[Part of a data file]
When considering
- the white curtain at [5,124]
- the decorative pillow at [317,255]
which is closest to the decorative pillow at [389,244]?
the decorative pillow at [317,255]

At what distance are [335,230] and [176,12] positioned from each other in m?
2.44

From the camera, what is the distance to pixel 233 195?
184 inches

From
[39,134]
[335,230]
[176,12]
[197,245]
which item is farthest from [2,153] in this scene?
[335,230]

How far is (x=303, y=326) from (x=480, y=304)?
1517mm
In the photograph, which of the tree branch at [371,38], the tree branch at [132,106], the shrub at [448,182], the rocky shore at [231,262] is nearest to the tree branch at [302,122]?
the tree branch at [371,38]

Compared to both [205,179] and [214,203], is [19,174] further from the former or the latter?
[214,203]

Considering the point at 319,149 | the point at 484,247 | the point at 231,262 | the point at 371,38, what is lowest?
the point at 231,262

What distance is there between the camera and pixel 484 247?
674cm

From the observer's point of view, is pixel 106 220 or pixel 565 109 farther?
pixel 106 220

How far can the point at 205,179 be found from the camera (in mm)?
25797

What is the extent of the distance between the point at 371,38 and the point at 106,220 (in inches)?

- What is being asked
Pull out every line of the data above that contains the string "which". Case counts.

- Output
which is closest to the decorative pillow at [389,244]?
which item is farthest from [2,153] in this scene?
In the photograph, which of the tree branch at [371,38], the tree branch at [132,106], the shrub at [448,182], the rocky shore at [231,262] is nearest to the tree branch at [302,122]?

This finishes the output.